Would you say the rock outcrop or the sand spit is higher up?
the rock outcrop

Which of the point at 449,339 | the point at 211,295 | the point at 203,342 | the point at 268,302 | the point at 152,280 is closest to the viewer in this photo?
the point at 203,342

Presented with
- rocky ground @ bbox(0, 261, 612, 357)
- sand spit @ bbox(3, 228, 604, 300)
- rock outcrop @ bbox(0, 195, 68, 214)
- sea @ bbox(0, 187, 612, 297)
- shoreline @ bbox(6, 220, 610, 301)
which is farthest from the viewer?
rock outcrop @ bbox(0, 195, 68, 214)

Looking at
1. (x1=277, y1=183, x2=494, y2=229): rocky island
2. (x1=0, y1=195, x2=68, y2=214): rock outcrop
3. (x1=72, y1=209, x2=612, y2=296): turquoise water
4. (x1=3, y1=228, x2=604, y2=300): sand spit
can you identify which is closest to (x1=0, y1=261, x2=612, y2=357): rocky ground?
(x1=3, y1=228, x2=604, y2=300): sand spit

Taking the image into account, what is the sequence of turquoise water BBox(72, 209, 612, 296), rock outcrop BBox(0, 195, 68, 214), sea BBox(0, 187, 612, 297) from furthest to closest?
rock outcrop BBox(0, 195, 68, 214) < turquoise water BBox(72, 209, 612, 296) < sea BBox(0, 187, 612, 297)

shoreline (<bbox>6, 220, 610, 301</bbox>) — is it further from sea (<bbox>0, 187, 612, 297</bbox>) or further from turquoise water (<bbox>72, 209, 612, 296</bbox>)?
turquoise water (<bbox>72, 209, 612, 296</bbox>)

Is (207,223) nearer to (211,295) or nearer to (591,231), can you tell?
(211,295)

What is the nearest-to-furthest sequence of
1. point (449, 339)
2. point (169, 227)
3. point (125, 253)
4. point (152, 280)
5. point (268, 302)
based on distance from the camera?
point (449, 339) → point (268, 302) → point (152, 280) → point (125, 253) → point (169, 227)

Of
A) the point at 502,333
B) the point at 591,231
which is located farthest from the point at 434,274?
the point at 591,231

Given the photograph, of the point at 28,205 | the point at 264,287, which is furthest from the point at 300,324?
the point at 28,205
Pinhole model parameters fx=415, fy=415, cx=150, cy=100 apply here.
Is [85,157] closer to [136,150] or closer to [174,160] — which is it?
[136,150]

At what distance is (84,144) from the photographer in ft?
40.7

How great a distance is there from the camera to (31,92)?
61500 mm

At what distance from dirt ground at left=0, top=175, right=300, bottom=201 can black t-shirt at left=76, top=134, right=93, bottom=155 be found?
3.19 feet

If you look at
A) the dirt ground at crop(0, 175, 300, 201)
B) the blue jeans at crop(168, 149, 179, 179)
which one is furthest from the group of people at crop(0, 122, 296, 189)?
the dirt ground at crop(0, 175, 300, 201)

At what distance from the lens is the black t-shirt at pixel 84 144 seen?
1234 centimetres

====

Aim:
Repeat the records exactly, including every line.

Full response:
Would you say the rock outcrop or the sand spit is higher up?
the rock outcrop

Which of the point at 449,339 | the point at 211,295 | the point at 203,342 | the point at 268,302 | the point at 152,280 is closest to the viewer in this photo?
the point at 203,342

Presented with
- rocky ground @ bbox(0, 261, 612, 357)
- sand spit @ bbox(3, 228, 604, 300)
- rock outcrop @ bbox(0, 195, 68, 214)
- sea @ bbox(0, 187, 612, 297)
- shoreline @ bbox(6, 220, 610, 301)
which is farthest from the viewer?
rock outcrop @ bbox(0, 195, 68, 214)

Looking at
1. (x1=277, y1=183, x2=494, y2=229): rocky island
2. (x1=0, y1=195, x2=68, y2=214): rock outcrop
3. (x1=72, y1=209, x2=612, y2=296): turquoise water
4. (x1=3, y1=228, x2=604, y2=300): sand spit
can you identify which is closest to (x1=0, y1=261, x2=612, y2=357): rocky ground?
(x1=3, y1=228, x2=604, y2=300): sand spit

Taking the image into account, what is the sequence of turquoise water BBox(72, 209, 612, 296), rock outcrop BBox(0, 195, 68, 214), sea BBox(0, 187, 612, 297) from furthest to closest?
rock outcrop BBox(0, 195, 68, 214) < turquoise water BBox(72, 209, 612, 296) < sea BBox(0, 187, 612, 297)

shoreline (<bbox>6, 220, 610, 301</bbox>) — is it further from sea (<bbox>0, 187, 612, 297</bbox>) or further from turquoise water (<bbox>72, 209, 612, 296</bbox>)?
turquoise water (<bbox>72, 209, 612, 296</bbox>)

Is (207,223) nearer to (211,295) or nearer to (591,231), can you tell?
(211,295)

What is the nearest-to-furthest sequence of
1. point (449, 339)
2. point (169, 227)
3. point (125, 253)
4. point (152, 280)
5. point (268, 302)
based on distance from the camera?
point (449, 339) → point (268, 302) → point (152, 280) → point (125, 253) → point (169, 227)

Of
A) the point at 502,333
B) the point at 591,231
which is located farthest from the point at 434,274?
the point at 591,231

Given the photograph, of the point at 28,205 | the point at 264,287, which is furthest from the point at 300,324?
the point at 28,205
Pinhole model parameters fx=415, fy=415, cx=150, cy=100 apply here.
Is [85,157] closer to [136,150] or closer to [174,160] — which is it?
[136,150]

At what distance is (84,144) from the photographer in ft?
40.7

How great a distance is there from the camera to (31,92)?
61500 mm

At what distance from dirt ground at left=0, top=175, right=300, bottom=201 can black t-shirt at left=76, top=134, right=93, bottom=155 be found?
3.19 feet

If you look at
A) the dirt ground at crop(0, 175, 300, 201)
B) the blue jeans at crop(168, 149, 179, 179)
which one is furthest from the group of people at crop(0, 122, 296, 189)?
the dirt ground at crop(0, 175, 300, 201)

At what distance from the lens is the black t-shirt at pixel 84 144 seen?
1234 centimetres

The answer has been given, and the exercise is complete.